Cuomo: New Yorkers With COVID-19 Antibodies Can Get Virus Again
Gov. Andrew Cuomo warned New Yorkers having COVID-19 antibodies doesn't guarantee you won't get the virus again. He also said the virus can cause severe illness in children.
On Friday, from Marist College, for the first time, Cuomo said having COVID-19 antibodies isn't a guarantee that you won't get the virus a second time. Health officials have stated this before, but this marks the first time Cuomo has said it during a coronavirus briefing.
During his COVID-19 briefing, Cuomo announced the hospitalizations rates and new COVID hospitalizations cases are largely flat.
"We would have hoped that we would have come down very quickly. That's not what is happening," Cuomo said.
He announced 216 people have died from COVID-19 in the state in the past 24 hours. The statewide death total now stands at 21,044, after the death total increased by almost 1,000 overnight
"We know the pain is felt by their families and we share this loss," he said.
Cuomo announced officials are now seeing evidence COVID-19 can cause severe illness in children. So far the state has seen 73 severe cases in children across the state and at least one death, with more cases being investigated.

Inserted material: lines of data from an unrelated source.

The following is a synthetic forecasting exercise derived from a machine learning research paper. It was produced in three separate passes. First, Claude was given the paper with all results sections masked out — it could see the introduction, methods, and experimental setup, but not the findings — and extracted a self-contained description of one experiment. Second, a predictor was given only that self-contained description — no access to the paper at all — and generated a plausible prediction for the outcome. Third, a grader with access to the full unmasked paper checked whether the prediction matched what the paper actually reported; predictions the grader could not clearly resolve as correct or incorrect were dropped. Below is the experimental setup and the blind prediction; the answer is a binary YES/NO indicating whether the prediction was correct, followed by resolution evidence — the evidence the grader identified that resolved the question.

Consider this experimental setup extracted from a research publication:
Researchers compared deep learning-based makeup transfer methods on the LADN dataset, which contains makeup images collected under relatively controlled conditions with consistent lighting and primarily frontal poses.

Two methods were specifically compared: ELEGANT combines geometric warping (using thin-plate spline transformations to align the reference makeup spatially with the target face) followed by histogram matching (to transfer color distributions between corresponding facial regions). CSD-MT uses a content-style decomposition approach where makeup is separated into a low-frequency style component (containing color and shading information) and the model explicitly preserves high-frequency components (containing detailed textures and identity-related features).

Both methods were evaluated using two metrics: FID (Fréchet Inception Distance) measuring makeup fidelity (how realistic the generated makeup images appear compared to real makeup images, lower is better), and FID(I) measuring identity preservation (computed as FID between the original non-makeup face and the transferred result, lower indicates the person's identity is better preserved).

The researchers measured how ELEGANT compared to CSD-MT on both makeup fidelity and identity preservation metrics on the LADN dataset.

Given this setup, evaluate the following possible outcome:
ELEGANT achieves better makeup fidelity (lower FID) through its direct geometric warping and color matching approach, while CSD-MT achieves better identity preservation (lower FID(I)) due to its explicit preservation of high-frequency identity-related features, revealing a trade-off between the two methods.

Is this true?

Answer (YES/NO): NO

"On Thursday, a 5-year-old boy passed away from these complications, believed to be caused by COVID-19. This is every parent's nightmare. That your child might be affected by this virus. But it's something we have to factor now," Cuomo said during his COVID briefing from Marist College.
The 73 New York children are getting severely ill with symptoms similar to Kawasaki disease and toxic shock-like syndrome, which is believed to be linked to coronavirus, Cuomo noted. Signs of Kawasaki disease include a rash on the palms and soles, fever, vomiting, abdominal pain, swollen lymph nodes, and inflammation or red eyes.
Cuomo suggests parents seek care right away if a child has any of these symptoms.